Volume 3, Issue 1 (January 2006)
Enhanced Recovery and Real-Time PCR Based Quantification of Mycobacteria from Metalworking Fluids
Non-tuberculous mycobacteria, especially Mycobacterium immunogenum and M. chelonae, that are associated with metalworking fluids (MWF) have been implicated in occupational hypersensitivity pneumonitis (HP), asthma, and other respiratory illnesses in the MWF exposed metal workers. Cultural recovery and quantification of mycobacterial population from the contaminated MWF is often cumbersome, especially due to the presence of other microbial contaminants and due to the frequently coexisting culturable and non-culturable fractions of the mycobacterial population in these fluids triggered by improper fluid management and storage conditions. Here we report on role of sample storage conditions in reducing cultural recovery, optimization of methods for enhanced recovery, and culture-independent DNA-based quantification of mycobacteria (culturable and non-culturable) from MWF matrices. The recovery optimization included strategies for selective suppression of gram-positive and gram-negative co-contaminants using antibiotic mixture and revival of the injured cells (viable-but-non-culturable, VBNC).

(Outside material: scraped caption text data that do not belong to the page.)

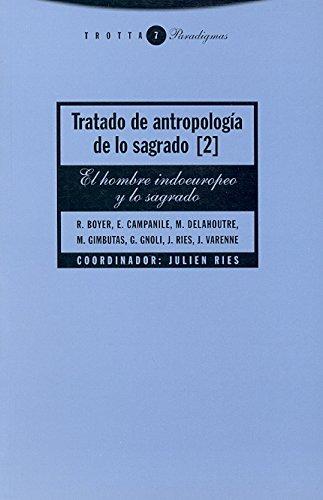 Tratado de antropología de lo sagrado II: El hombre indoeuropeo y lo sagrado (Paradigmas)
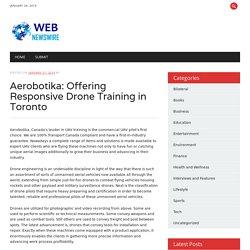 Aerobotika: Offering Responsive Drone Training in Toronto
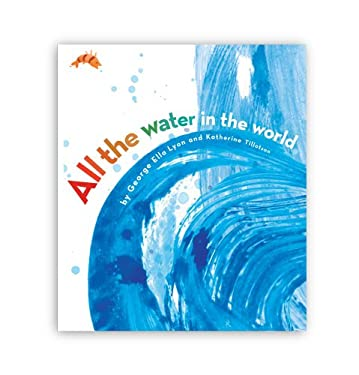 All the Water in the World 9781416971306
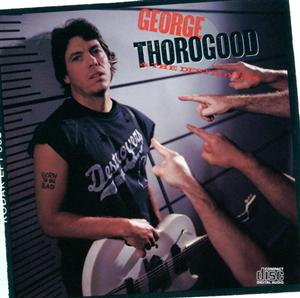 George Thorogood & The Destroyers - Born To Be Bad - MP3 Download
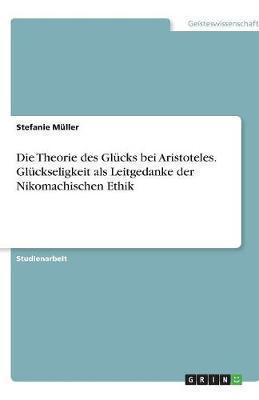 Die Theorie des Glücks bei Aristoteles. Glückseligkeit als Leitgedanke der Nikomachischen Ethik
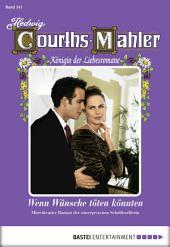 Hedwig Courths-Mahler - Folge 141: Wenn Wünsche töten könnten
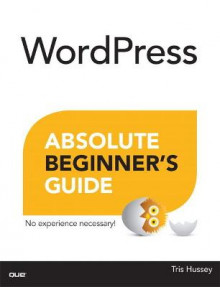 WordPress Absolute Beginner's Guide av Tris Hussey (Heftet)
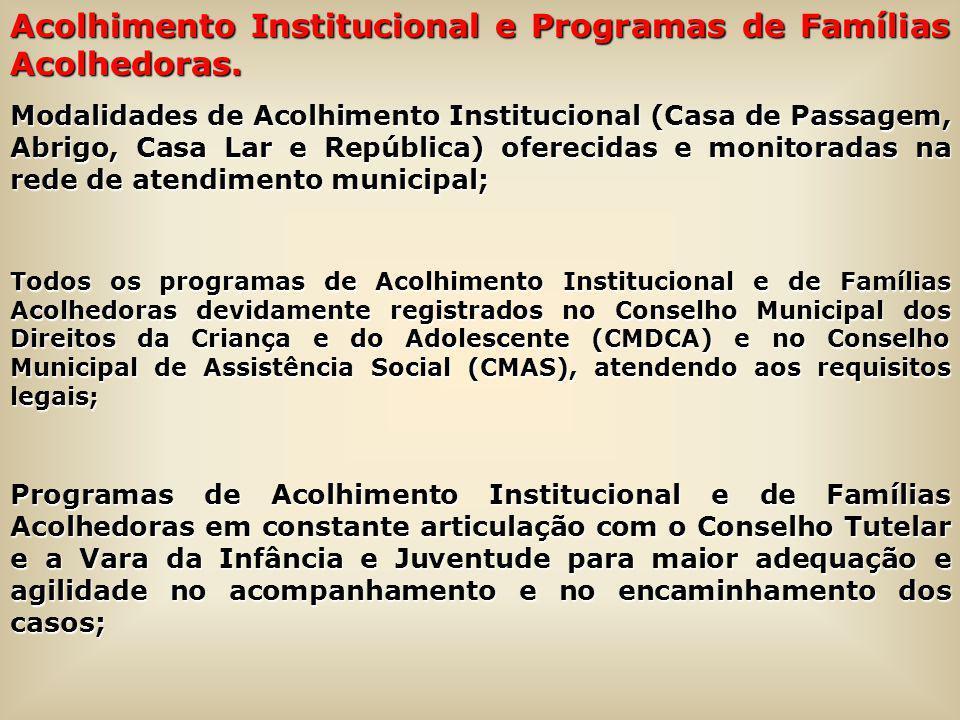 Acolhimento Institucional e Programas de Famílias Acolhedoras.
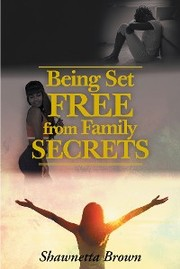 Being Set Free from Family Secrets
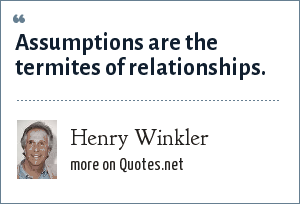 Henry Winkler: Assumptions are the termites of relationships.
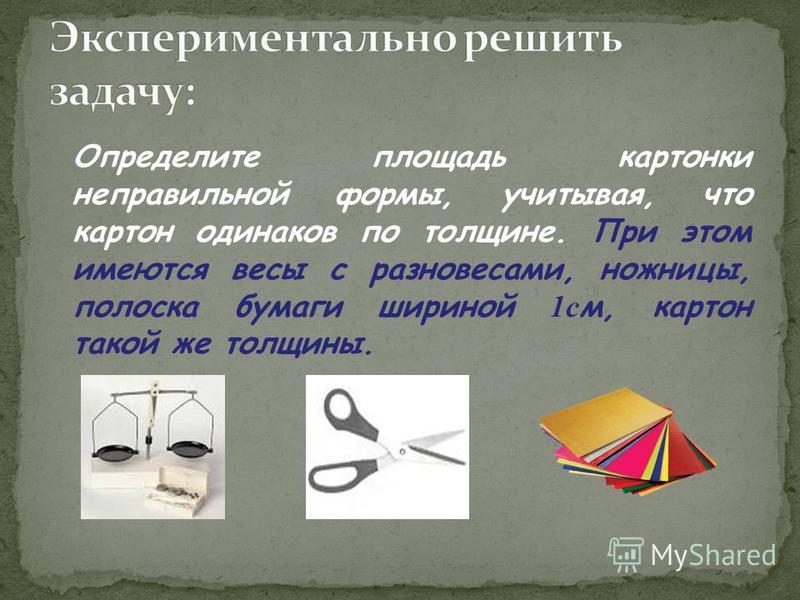 Определите площадь картонки неправильной формы, учитывая, что картон одинаков по толщине. При этом имеются весы с разновесами, ножницы, полоска бумаги шириной 1 с м, картон такой же толщины.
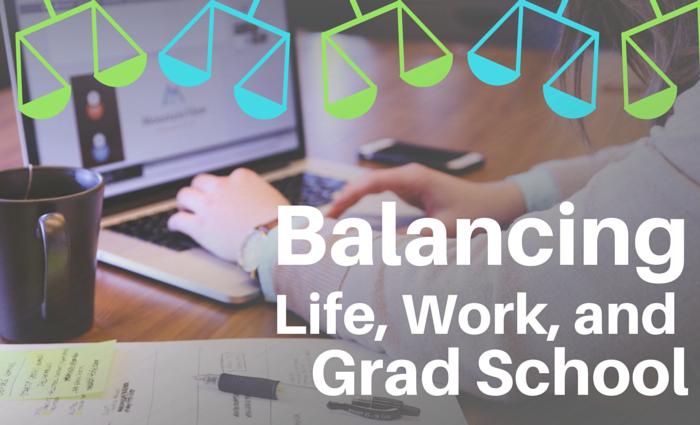 Balancing Life Work And Grad School Bcjobs Ca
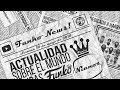 NEWS! NOVEDADES FUNKO POP (Semanas 14/05/2018)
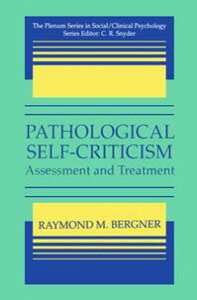 Pathological Self-CriticismAssessment and Treatment【電子書籍】[ Raymond M. Bergner ]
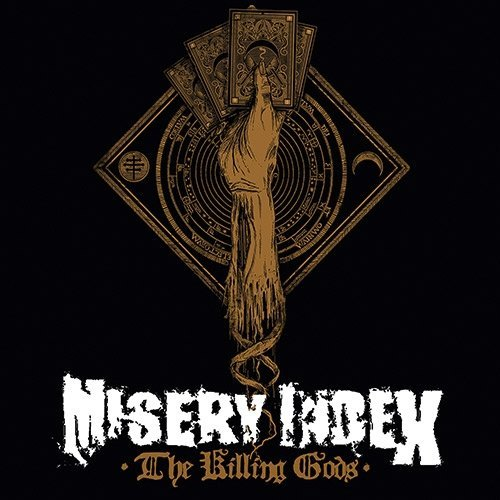 Misery Index Killing Gods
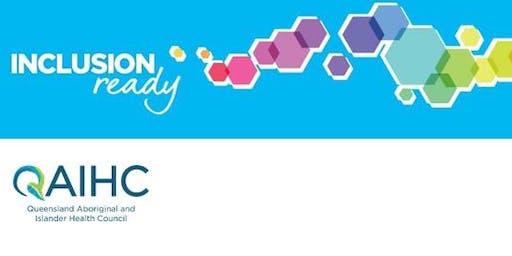 Inclusion Ready Workshop: Queensland Aboriginal and Islander Health Council (QAIHC)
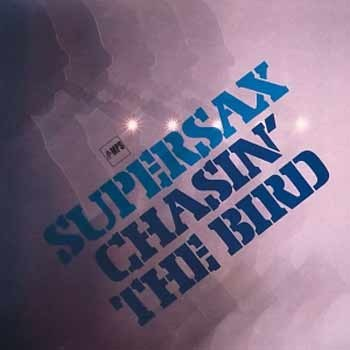 Supersax - Chasin' The Bird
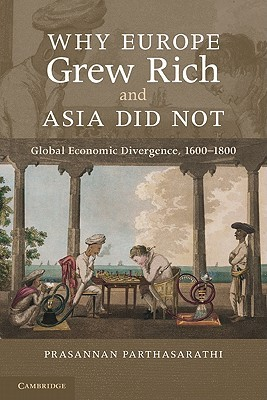 Why Europe Grew Rich and Asia Did Not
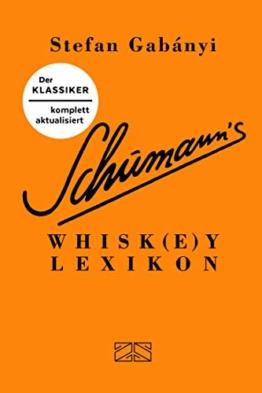 Schumann's Whisk(e)ylexikon - 1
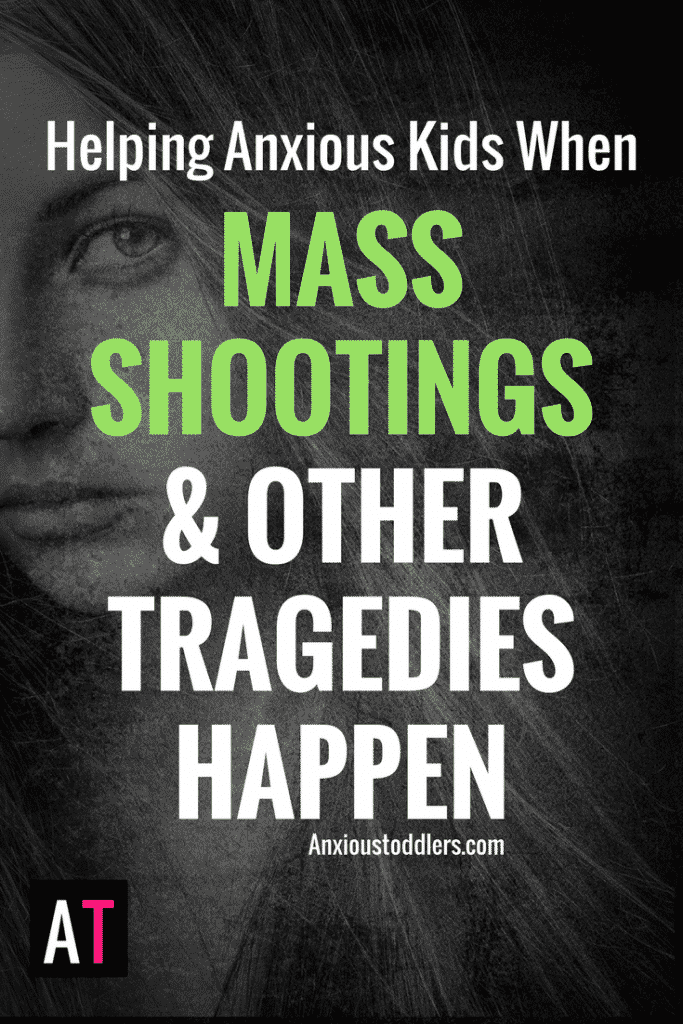 How are we supposed to help our anxious kids through mass shootings and other tragedies? Here are some ways to help their anxious minds process it.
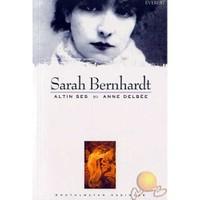 Serah Bernıhardt / Altın Ses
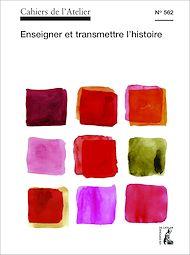 Téléchargez le livre :  Cahiers de l'Atelier n° 562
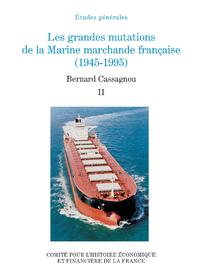 Les grandes mutations de la marine marchande française (1945-1995). Volume II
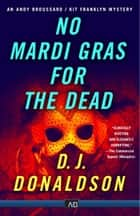 No Mardi Gras for The Dead ebook by D.J. Donaldson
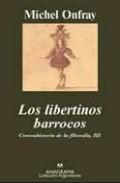 Libro LOS LIBERTINOS BARROCOS. III/CONTRAHISTORIA DE LA FILOSOFIA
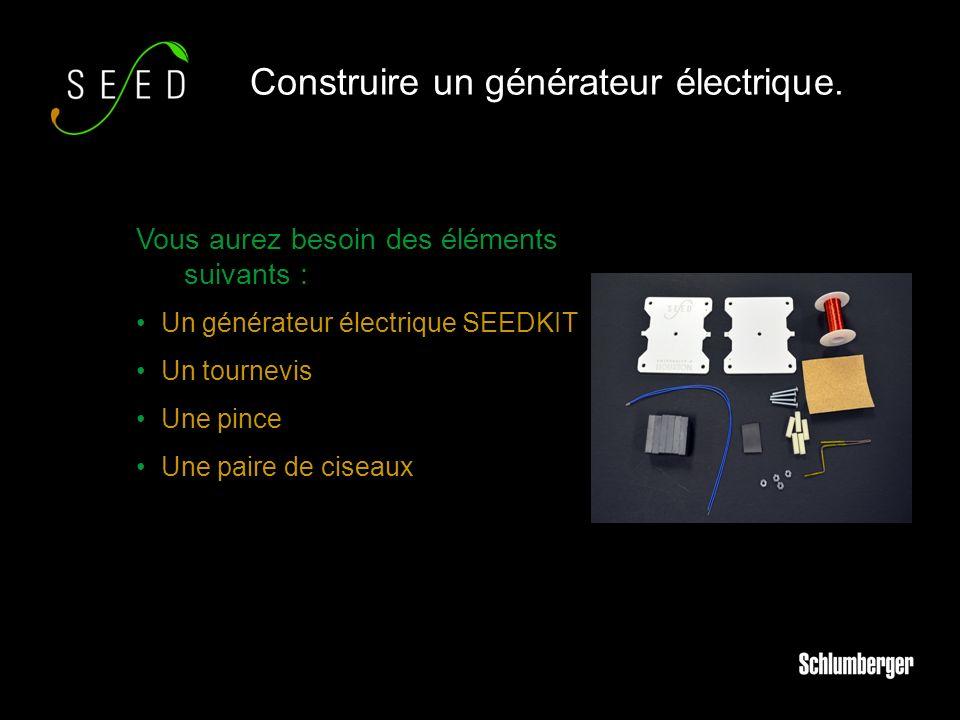 Vous aurez besoin des éléments suivants : Un générateur électrique SEEDKIT Un tournevis Une pince Une paire de ciseaux Construire un générateur électrique.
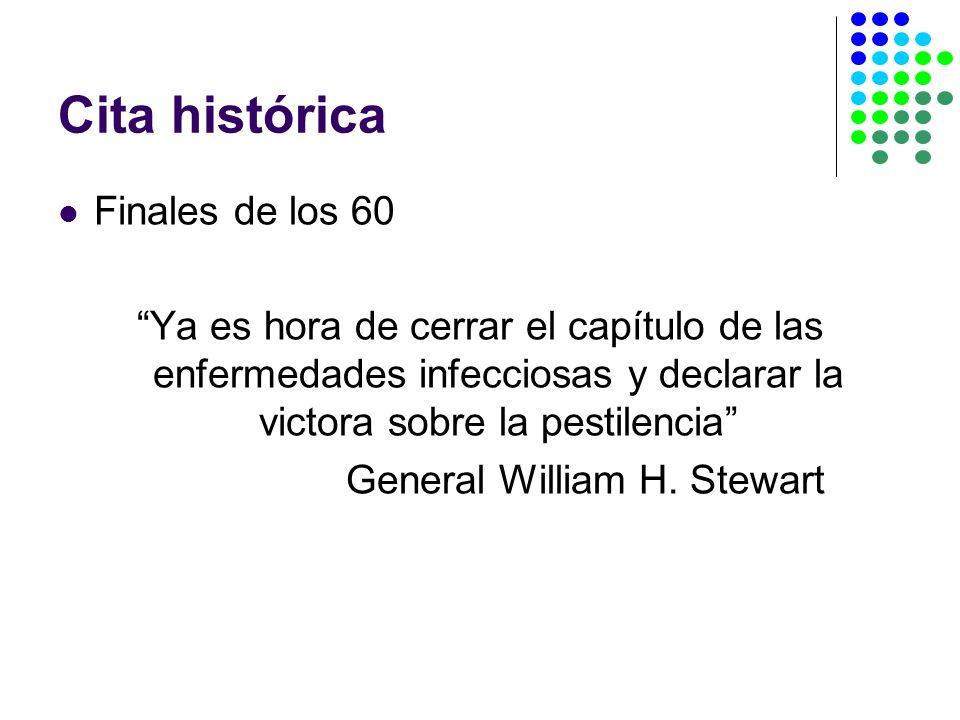 Cita histórica Finales de los 60 Ya es hora de cerrar el capítulo de las enfermedades infecciosas y declarar la victora sobre la pestilencia General William H.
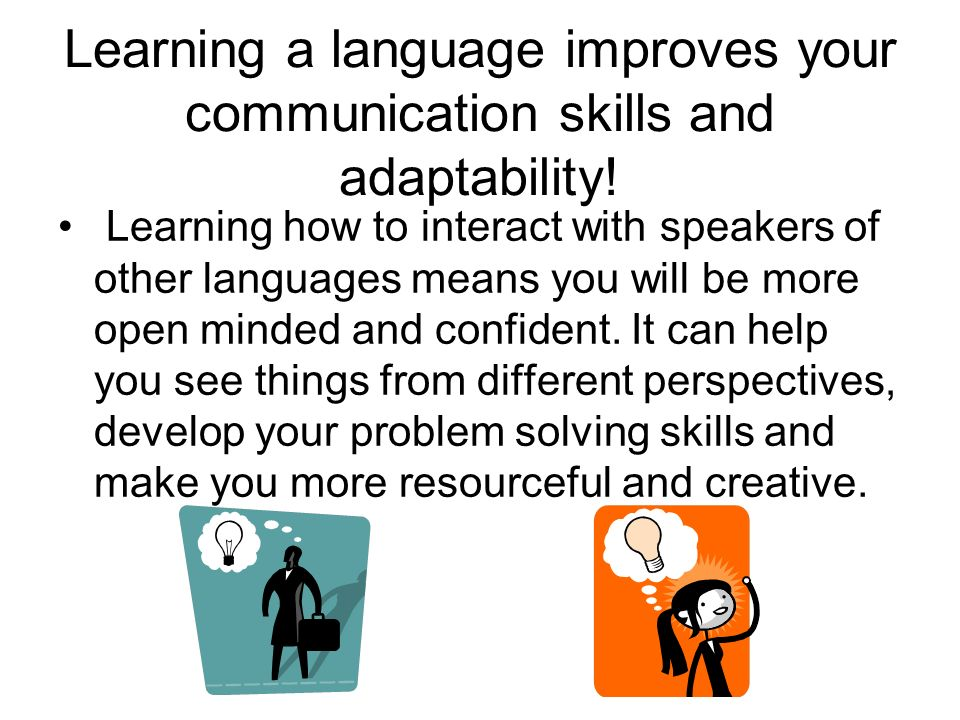 Learning a language improves your communication skills and adaptability!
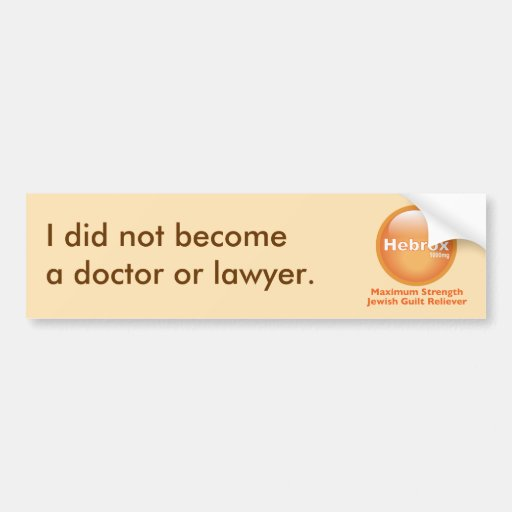 I did not become a doctor or lawyer bumper stickers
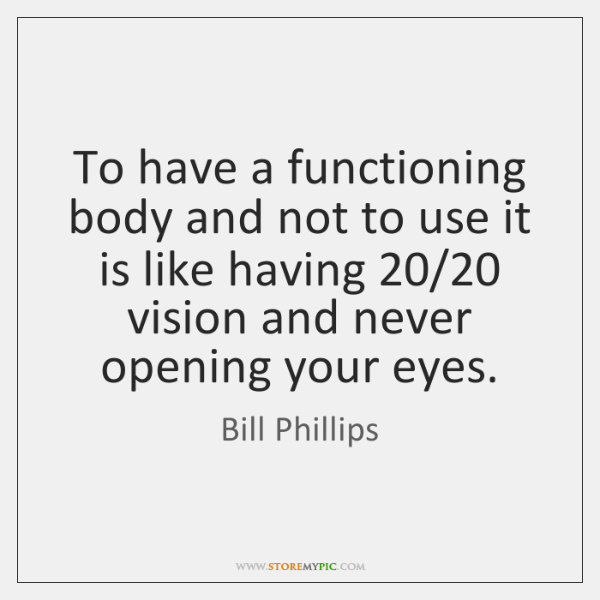 To have a functioning body and not to use it is like ...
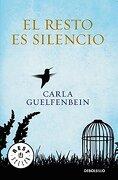 El Resto es Silencio - Carla Guelfenbein - Debolsillo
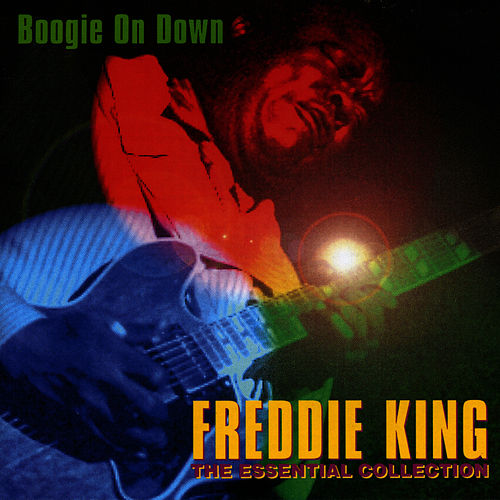 Boogie On Down - The Essential Collection CD1 by Freddie King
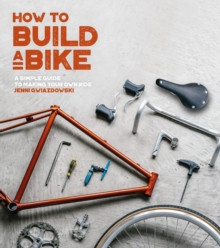 Image for How to build a bike  : a simple guide to making your own ride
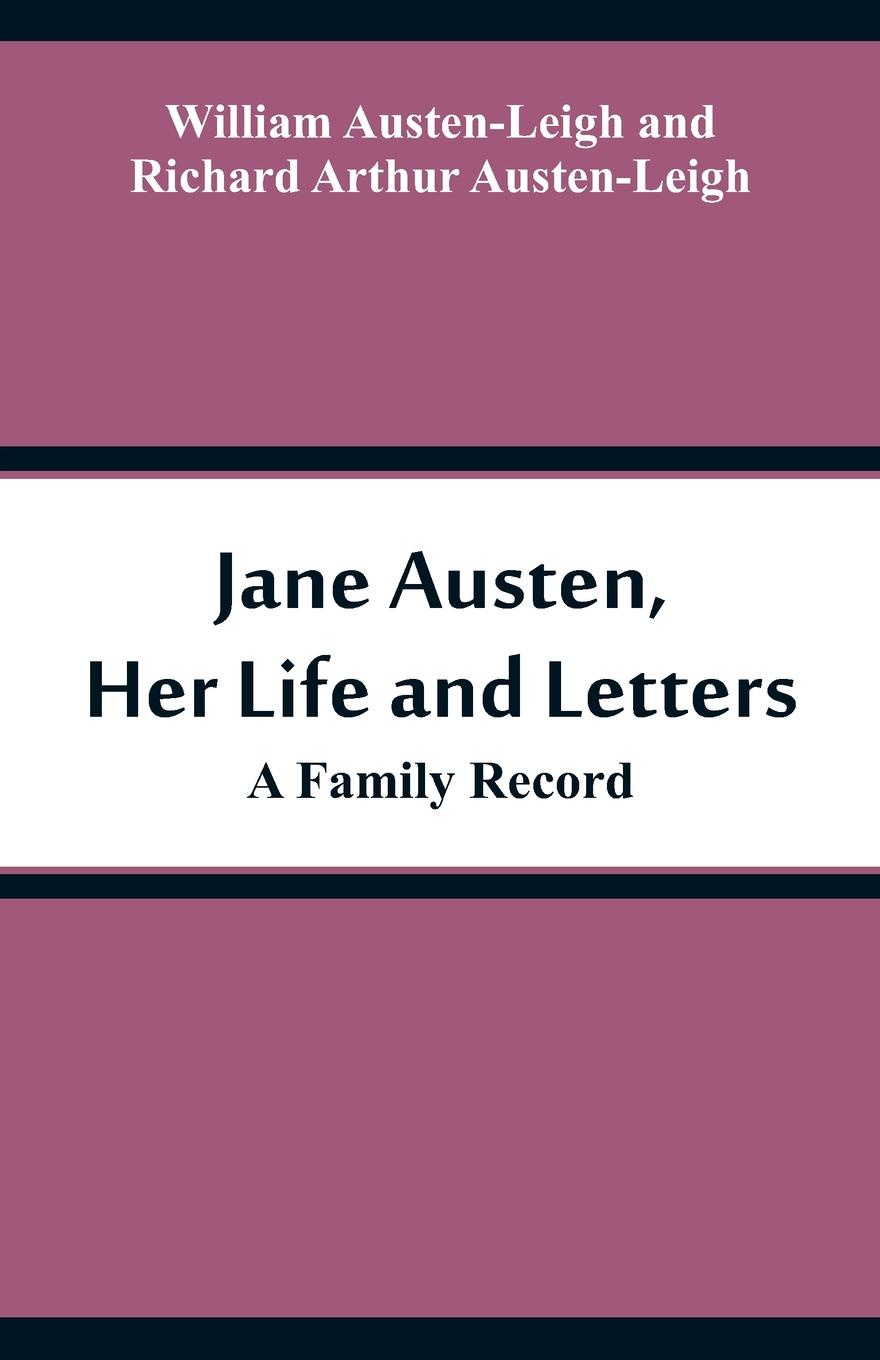 William Austen-Leigh, Richard Arthur Austen-Leigh Jane Austen, Her Life and Letters. A Family Record jane austen letters of jane austen edited with an introd and critical remarks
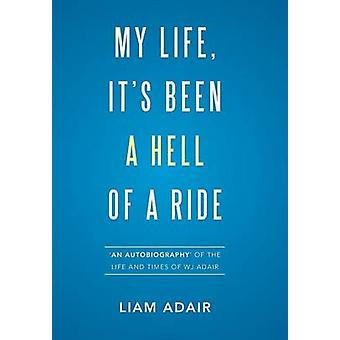 My Life Its Been a Hell of a Ride An Autobiography of the Life and Times of WJ Adair by Adair & Liam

A real-time PCR method designed based on Mycobacterium-specific PCR primers  was further developed to attain a minimum quantification limit of 1 CFU/ml, using pristine or used MWF simulated with M. immunogenum in the background of microbial co-contaminants. The method was validated by comparing its quantification efficiency with conventional agar plating and evaluated for direct quantification of total mycobacteria, including culturable and non-culturable, using contaminated field MWF. The state-of-the art methods developed in this study for selective recovery and real-time PCR based quantification would allow rapid and efficient analysis of field MWF samples for mycobacteria including both culturable and non-culturable sub-populations.